For those who aren’t on the course (really… you should), here’s how Dave organizes things:

lib/myapp.ex - API and just API. It will have the genserver message sends. This is the only module that a user of the app ever imports;
lib/myapp/the_business_logic.ex - Just the business logic.
lib/myapp/myapp_server.ex - Just the genserver implementation which should mostly just forward stuff to the business logic.

I really like this style, as genservers are often not nice to test but in this style they are so obviously correct that testing them is either simple or unnecessary. Lifting the Single Responsibility Principle to the module level just makes for way nicer code, and from my Smalltalk days I still tend to fear the time when a scrollbar appears because your code is too long ;-).

Am I the only person not-Dave-Thomas that really digs this style, is going to adopt it, and thinks that the core team should seriously think of adapting/promoting it? Clean code trumps pretty much everything…

cmkarlsson · May 14, 2018, 1:42am

Yes, I like this layout. I haven’t done/seen the course though so I am speaking without the full context.

This is the only thing I am questioning. From my experience the layout Dave suggests is a common way to layout code in erlang.

My standard layout in erlang (which I have seen in multiple erlang projects as well, I probably took it or was inspired by Erlang and OTP in action) is:

src/myapp.erl - Includes the API. For smaller projects this is the only module used and all others are internal implementation detail. All access to the application is done though here.
src/myapp_some_server.erl - Gen server implementation. Should usually be thin and only handle messages.
src/myapp_whatever.erl - To support business logic and other things. These modules are generally referential transparent to help with testing, robustness. Often doesn’t have any API guarantees between versions as they are internal to the application.

Yes, but as with everything there is a trade-off. With large and complex applications even following the single responsibility principle will give you large modules which may be hard to grok at a quick glance and require plenty of domain knowledge to understand.

bmitch · May 14, 2018, 4:08am

I’m new to the Elixir world and just finished @pragdave’s course. But I really like the way he laid out the structure and in my limited Elixir experience, his way just seems to make a lot of sense.

Mostly because it separates the concerns and think it would make testing easier.

So no, you are not the only one

StefanHoutzager · May 14, 2018, 5:17am

Robert Virding mailed sometime ago on this list that he is not a fan of Dave Thomas’ idea of splitting API functions and server functions. See Elixir Blog Posts. I for me am not convinced by Thomas’ reasoning, I don’t find his idea interesting. I still want to look at https://github.com/sasa1977/exactor to simplify genserver implementations.

michalmuskala · May 14, 2018, 6:19am

I’ll play a devil’s advocate here for a little.

What is the GenServer’s callback module other than the raw “business logic” module already? It’s already an isolated implementation that extracts the common logic from what is specific to your app. I’m not sure adding another layer in-between is actually helping with anything.

oldpond · May 14, 2018, 7:04am

I think what Dave was demonstrating in his course was not the “best way” to organize code, but the process and logic behind refactoring in Elixir. It’s interesting to compare Lance Halvorsen’s approach to factoring out business rules in his book Functional Web Development with Elixir, OTP and Phoenix. They both do a great job of breaking business rules out in their API designs but with slightly different naming conventions. In both cases they end up with well organized applications that have clear separation of concerns.

DIRECTIVES:
1. Collect every line of the listing that contains the string "triangular". Case counts.
2. Extend the forum thread on splitting Elixir GenServer code into modules, beginning after its last post.

DATA LINES:
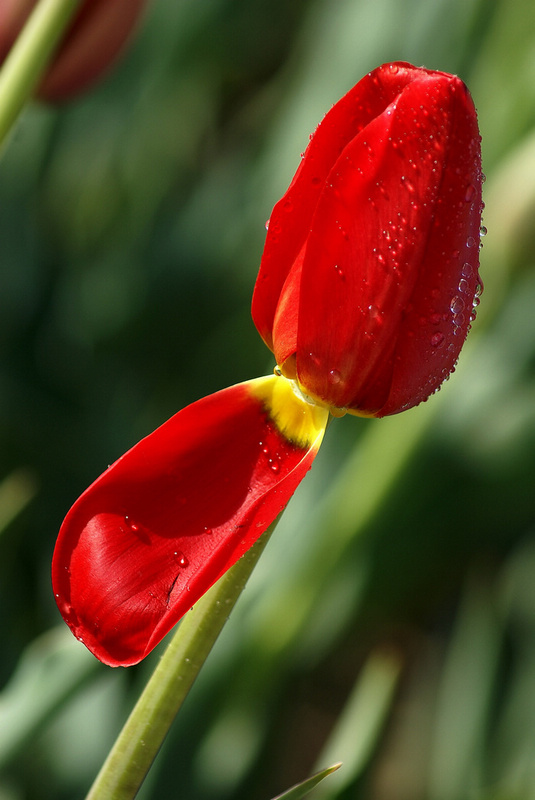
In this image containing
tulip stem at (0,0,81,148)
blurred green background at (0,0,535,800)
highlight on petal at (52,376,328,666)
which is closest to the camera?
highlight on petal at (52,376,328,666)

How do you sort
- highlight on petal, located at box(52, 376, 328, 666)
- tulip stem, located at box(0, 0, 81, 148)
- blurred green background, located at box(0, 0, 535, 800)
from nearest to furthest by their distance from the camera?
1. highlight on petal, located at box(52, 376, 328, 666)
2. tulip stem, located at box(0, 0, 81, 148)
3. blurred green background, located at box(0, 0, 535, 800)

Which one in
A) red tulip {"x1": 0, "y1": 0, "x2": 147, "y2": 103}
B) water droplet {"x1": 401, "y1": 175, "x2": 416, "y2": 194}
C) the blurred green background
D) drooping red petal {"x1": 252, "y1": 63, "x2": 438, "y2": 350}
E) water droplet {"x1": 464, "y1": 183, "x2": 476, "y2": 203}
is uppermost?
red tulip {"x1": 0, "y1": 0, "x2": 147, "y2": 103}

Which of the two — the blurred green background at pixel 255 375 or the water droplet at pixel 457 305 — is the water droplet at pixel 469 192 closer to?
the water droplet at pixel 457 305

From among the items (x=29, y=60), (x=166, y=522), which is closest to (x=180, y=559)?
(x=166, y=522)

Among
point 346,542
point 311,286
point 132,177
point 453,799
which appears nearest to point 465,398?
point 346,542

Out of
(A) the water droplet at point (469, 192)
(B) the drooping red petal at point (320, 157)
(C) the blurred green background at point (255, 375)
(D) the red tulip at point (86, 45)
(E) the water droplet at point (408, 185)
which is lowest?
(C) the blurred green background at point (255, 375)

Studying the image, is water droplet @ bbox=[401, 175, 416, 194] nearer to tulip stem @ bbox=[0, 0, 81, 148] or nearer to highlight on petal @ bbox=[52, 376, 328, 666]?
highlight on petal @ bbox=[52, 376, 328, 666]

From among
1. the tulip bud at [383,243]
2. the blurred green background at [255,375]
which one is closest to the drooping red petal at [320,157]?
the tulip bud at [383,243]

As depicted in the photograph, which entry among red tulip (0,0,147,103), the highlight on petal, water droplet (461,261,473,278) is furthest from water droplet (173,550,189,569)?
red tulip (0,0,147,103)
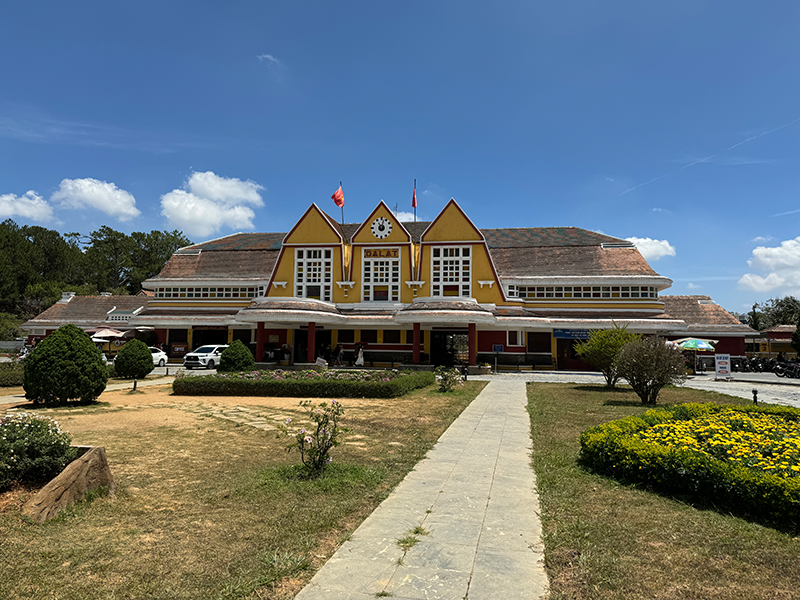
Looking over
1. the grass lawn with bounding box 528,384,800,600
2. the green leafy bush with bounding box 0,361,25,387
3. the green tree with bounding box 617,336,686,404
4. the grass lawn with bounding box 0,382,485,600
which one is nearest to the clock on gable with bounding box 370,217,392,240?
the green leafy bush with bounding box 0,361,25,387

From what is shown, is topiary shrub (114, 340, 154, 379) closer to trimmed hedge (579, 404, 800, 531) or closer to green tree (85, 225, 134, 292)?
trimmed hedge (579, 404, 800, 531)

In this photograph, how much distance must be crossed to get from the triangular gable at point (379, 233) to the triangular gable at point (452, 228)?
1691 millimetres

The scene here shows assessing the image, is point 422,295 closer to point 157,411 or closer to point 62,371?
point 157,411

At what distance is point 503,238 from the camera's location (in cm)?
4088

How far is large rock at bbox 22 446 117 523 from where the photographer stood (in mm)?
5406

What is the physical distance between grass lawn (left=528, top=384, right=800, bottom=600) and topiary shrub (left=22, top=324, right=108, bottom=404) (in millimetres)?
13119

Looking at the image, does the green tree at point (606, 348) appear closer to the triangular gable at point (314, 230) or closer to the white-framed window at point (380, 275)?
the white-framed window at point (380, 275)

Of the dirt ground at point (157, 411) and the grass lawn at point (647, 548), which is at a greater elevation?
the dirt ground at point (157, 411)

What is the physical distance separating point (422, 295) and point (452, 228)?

EXERCISE RESPONSES:
1.
In this photograph, how much distance must be crossed to get from the triangular gable at point (379, 233) to the triangular gable at point (452, 228)?
Looking at the image, does the green tree at point (606, 348) appear closer to the triangular gable at point (314, 230) or closer to the white-framed window at point (380, 275)?

2.
sasajuric · May 14, 2018, 7:36am

I believe that there are two different discussions here:

Should “business logic” (i.e. state management) reside in a separate module?
Should GenServer API be placed in a separate module?

When it comes to first question, you and Dave are certainly not the only ones thinking that way. You’ll find the same line of thoughts in my writings in Elixir in Action and To spawn or not to spawn. I believe that the same train of thought is also present in Lance’s Functional Web Development.

Besides just public writing, I tend to use this style in “real life” projects. However, I do not go for it 100%. If the state is fairly simple, I just keep it inside the GenServer module. When it becomes more complex, I extract it.

In some situations, I decide upfront that the state handling is complex, and so I decide to extract it upfront. In fact, in such situations, I immediately start working on the state, and not on the GenServer. A bit unusual example is my Parent library, where I first wrote the state logic, then I added a procdict wrapper, and only then did I wrap it inside a GenServer.

There are also some cases where I extract the state management into a separate module, but I keep some orthogonal parts, such as handling timer messages in the GenServer.

But as a rule, I definitely think that state management mostly belongs outside of the GenServer callback module. This leads to a nice separation of concerns, improves code reading experience, supports testability, and promotes code reusability.

OTOH, I’m mostly not convinced that API should be separated from the server side call (GenServer callbacks). I believe the two are naturally coupled, and thus usually belong together.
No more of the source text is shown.